Sunday, October 05, 2008

Good Knowledge Obtained Horribly...is Still Knowledge

A few weeks ago, I saw a few minutes of a Star Trek: Voyager episode in which the half-Klingon character Belanna has some kind of illness, which can only be cured by activating a Cardassian hologram doctor, who achieved the knowledge of how to cure her by experimenting on captured Bajorans, during the Cardassian/Bajoran road.

(I never watched any of the Star Trek spinoffs, after the first couple of episodes of Star Trek: The Next Generation, because they were just too full of gravitas for me. The original Star Trek, to me, seemed to celebrate man's conquest of space, the later Star Trek's just went to show that man brings problems with him everywhere he goes... or at least, there's always wars, death and destruction everywhere.)

Anyway, the driver of the plot is that Belanna does not want this Cardassian doctor to operate on her. She would rather die than have the doctor make use of technology discovered through torture.

And of course this is reminiscent of the Nazi doctors during World War II, who experimented on Jews, on anyone they termed subhuman. There is a lot of medical knowledge there, but it is buried away and not allowed to be used because of how it was acquired.

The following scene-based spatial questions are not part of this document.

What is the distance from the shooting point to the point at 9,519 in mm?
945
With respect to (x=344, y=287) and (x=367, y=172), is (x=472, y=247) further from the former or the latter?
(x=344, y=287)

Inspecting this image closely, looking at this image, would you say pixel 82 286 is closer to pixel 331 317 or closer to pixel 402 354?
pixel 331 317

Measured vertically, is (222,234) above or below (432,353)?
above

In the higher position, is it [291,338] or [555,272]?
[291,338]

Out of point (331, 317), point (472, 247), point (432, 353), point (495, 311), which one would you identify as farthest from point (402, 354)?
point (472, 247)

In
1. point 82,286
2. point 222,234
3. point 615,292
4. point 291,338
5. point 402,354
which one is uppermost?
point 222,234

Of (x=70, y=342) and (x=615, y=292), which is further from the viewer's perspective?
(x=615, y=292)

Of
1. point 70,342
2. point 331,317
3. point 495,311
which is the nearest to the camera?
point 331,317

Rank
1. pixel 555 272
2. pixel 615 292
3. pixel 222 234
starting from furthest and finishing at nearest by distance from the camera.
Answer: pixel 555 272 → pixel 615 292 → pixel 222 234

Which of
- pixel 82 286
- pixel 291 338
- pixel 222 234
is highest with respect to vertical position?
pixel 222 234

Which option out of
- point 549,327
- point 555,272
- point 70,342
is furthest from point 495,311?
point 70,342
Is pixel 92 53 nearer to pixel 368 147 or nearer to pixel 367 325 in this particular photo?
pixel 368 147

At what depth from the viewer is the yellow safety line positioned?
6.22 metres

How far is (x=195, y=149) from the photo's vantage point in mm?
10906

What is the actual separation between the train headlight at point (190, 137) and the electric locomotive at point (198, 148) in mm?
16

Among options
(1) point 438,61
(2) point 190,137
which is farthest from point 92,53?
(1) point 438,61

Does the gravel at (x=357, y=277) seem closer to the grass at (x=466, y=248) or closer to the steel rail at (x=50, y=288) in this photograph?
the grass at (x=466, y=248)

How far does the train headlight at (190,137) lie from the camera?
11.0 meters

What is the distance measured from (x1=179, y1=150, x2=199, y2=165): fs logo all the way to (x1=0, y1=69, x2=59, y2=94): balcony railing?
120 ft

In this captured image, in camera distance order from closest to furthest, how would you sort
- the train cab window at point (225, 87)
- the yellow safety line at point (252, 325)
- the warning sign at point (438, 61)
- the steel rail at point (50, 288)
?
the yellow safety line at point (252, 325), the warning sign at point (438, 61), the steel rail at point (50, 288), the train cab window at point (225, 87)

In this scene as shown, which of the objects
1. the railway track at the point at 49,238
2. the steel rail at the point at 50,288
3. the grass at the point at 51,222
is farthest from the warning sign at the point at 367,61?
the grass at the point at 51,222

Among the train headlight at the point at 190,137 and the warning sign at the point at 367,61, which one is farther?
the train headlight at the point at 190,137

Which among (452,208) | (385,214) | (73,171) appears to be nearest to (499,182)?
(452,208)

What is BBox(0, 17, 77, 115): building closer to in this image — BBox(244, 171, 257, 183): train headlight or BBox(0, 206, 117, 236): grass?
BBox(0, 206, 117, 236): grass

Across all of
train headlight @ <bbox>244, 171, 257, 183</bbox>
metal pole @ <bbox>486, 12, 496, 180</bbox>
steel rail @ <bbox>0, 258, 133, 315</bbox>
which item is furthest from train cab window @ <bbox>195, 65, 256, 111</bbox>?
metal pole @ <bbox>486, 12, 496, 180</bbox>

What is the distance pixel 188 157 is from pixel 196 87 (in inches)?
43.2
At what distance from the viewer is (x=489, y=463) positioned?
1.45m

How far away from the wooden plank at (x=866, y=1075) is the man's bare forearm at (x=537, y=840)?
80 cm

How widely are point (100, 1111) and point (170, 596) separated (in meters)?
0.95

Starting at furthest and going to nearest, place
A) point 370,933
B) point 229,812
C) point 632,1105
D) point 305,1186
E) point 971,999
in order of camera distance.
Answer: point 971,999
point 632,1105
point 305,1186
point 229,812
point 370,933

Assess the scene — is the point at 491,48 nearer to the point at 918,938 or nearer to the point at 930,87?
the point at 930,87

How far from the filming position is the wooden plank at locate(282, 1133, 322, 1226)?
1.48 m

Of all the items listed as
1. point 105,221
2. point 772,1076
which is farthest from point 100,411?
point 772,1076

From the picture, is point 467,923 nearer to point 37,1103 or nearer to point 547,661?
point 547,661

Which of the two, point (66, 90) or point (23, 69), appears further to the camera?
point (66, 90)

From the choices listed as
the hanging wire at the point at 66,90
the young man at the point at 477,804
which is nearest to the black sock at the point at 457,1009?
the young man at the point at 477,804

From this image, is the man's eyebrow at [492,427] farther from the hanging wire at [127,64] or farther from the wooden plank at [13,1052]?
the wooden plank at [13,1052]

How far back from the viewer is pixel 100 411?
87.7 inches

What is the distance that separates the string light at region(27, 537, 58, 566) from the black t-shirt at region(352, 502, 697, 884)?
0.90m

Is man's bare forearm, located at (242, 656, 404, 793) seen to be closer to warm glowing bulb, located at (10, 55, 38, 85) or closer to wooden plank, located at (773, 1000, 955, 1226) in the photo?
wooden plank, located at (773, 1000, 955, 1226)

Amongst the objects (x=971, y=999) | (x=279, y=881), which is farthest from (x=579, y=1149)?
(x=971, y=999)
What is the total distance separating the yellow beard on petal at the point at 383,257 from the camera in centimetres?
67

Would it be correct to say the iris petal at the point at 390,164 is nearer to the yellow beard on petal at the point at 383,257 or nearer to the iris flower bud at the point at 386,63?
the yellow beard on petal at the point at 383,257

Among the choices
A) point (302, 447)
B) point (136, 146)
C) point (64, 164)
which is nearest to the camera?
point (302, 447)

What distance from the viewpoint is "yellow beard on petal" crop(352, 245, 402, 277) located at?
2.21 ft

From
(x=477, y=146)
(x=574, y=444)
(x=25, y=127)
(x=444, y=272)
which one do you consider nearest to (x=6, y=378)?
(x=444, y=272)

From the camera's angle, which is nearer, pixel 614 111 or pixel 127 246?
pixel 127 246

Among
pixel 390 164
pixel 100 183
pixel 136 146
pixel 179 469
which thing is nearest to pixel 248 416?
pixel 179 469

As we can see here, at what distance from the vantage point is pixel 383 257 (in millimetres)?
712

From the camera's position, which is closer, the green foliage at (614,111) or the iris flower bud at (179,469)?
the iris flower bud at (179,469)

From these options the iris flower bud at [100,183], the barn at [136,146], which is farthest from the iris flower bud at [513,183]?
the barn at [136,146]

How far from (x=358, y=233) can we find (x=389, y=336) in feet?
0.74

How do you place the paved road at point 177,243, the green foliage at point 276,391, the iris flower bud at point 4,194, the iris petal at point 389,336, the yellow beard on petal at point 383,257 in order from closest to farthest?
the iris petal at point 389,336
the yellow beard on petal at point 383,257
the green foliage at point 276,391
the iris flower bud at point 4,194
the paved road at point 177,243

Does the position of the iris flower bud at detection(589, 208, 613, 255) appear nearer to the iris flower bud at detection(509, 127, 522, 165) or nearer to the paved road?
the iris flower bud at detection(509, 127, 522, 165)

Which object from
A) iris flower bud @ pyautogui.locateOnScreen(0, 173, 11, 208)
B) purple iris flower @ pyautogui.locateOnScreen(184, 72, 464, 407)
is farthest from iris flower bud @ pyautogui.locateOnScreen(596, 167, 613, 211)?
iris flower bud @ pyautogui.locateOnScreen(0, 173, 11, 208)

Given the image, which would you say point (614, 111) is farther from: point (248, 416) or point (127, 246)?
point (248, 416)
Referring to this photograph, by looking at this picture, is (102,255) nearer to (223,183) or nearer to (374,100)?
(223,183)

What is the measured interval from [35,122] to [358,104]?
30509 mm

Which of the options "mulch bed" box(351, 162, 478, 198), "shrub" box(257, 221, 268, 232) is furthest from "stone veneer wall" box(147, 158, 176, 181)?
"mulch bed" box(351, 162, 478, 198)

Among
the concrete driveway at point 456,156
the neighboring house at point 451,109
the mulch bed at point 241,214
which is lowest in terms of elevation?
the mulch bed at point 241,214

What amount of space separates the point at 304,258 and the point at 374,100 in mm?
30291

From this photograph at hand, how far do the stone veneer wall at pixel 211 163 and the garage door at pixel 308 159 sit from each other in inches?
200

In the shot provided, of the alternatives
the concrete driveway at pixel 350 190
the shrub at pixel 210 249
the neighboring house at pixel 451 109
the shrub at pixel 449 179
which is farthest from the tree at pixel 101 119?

And I'm thinking... that's stupid. Why should those people, whom the Nazis experimented on, have died in vain? Surely by making use of the knowledge gained, their deaths will have much more meaning that if they are just allowed to remain nameless victims of such barbarism.

And of course, it wasn't just the Nazis. The Tuskeegee syphilis experiment was pretty vicious, in the 50s apparently the government released various nerve gases in the subways... and is it too much to think that Russia and China would be doing the same thing, given that they care less about humans than democratic countries do?